_Assigned task_
Tell how many lines in the data contain the string "metal", using a single number as the whole reply.

_Material supplied_
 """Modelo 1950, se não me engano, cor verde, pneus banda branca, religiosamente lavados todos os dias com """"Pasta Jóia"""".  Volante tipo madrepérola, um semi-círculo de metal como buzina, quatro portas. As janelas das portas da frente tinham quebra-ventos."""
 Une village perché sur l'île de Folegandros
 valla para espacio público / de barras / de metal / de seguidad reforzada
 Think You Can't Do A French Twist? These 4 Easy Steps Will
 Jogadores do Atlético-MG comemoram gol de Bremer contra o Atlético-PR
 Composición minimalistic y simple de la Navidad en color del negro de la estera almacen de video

_Reply to the task_
2